[WHAT YOU SHOULD DO]
Render the records from the line containing "From what this picture shows, within the set" through the end of the records as a Markdown table with the columns Row and Text, one numbered row per line and blank lines left out.

[DATA LINES]

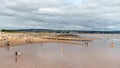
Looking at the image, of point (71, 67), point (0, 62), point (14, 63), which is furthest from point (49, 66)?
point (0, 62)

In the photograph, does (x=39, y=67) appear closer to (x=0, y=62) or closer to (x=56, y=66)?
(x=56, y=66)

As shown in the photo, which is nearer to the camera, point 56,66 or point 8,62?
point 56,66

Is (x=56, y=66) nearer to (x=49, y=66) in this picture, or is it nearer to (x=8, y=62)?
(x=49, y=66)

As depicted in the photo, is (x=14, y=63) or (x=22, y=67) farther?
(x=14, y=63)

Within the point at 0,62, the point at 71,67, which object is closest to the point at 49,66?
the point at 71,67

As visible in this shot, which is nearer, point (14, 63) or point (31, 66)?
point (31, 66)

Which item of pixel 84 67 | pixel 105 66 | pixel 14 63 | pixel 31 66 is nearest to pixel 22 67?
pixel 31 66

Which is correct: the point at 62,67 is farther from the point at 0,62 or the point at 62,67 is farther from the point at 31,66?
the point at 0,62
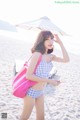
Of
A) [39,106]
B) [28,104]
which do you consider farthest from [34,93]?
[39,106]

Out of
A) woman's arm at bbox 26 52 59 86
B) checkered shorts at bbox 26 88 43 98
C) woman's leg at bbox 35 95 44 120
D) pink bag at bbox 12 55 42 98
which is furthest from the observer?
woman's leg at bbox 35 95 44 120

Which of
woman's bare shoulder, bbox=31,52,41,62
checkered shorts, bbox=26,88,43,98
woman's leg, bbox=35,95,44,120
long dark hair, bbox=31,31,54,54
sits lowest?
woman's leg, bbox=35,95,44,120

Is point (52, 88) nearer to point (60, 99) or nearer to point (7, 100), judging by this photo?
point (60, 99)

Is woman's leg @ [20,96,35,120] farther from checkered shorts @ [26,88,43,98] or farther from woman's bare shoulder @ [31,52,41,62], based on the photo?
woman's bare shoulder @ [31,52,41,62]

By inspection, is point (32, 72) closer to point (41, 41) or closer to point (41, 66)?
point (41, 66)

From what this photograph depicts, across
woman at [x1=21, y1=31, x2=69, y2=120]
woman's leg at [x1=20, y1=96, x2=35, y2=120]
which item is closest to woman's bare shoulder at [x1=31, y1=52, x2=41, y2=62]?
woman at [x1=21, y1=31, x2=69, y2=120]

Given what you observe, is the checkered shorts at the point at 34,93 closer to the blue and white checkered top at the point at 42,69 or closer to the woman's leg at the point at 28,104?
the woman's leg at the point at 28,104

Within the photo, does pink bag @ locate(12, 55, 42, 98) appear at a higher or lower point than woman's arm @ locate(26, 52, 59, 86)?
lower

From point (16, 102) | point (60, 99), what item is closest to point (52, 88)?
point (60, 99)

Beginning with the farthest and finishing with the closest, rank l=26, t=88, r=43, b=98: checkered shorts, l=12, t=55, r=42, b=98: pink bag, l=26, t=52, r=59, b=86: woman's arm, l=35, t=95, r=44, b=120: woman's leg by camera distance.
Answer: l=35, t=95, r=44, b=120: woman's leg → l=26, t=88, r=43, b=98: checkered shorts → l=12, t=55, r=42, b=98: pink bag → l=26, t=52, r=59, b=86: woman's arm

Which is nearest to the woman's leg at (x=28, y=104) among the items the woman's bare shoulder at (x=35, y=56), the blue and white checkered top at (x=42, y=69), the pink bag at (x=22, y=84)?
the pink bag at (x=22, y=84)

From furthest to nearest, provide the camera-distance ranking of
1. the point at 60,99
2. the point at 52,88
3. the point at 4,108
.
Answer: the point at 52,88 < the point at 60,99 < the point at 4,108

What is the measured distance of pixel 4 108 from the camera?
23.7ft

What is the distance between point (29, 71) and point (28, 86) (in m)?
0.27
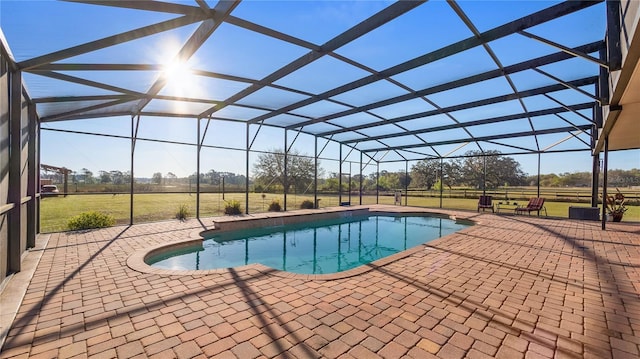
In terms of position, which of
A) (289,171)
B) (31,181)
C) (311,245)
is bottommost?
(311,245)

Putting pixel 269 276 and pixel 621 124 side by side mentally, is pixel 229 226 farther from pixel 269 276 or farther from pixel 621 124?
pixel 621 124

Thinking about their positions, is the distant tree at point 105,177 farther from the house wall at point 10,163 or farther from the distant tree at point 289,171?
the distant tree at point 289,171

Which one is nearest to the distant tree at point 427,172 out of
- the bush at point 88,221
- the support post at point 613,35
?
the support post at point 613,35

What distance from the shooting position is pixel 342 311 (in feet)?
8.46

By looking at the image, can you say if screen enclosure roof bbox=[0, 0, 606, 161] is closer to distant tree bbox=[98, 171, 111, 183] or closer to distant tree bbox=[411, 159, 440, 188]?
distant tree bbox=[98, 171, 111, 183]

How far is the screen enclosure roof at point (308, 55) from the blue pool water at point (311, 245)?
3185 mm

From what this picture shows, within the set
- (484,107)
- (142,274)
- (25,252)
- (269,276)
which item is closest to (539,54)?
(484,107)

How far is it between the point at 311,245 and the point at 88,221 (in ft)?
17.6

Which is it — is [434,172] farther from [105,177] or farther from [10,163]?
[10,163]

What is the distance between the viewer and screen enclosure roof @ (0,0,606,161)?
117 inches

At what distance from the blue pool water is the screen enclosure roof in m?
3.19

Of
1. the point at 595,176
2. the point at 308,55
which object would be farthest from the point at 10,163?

[WRITTEN ANSWER]
| Row | Text |
|---|---|
| 1 | From what this picture shows, within the set |
| 2 | - (484,107) |
| 3 | - (142,274) |
| 4 | - (25,252) |
| 5 | - (269,276) |
| 6 | which item is closest to (539,54)? |
| 7 | (484,107) |
| 8 | How far is it between the point at 311,245 and the point at 88,221 (in ft)? |
| 9 | 17.6 |
| 10 | Which is it — is [434,172] farther from [105,177] or farther from [10,163]? |
| 11 | [10,163] |
| 12 | What is the distance between the viewer and screen enclosure roof @ (0,0,606,161)? |
| 13 | 117 inches |
| 14 | At what distance from the blue pool water is the screen enclosure roof in m? |
| 15 | 3.19 |
| 16 | Of |
| 17 | 1. the point at 595,176 |
| 18 | 2. the point at 308,55 |
| 19 | which object would be farthest from the point at 10,163? |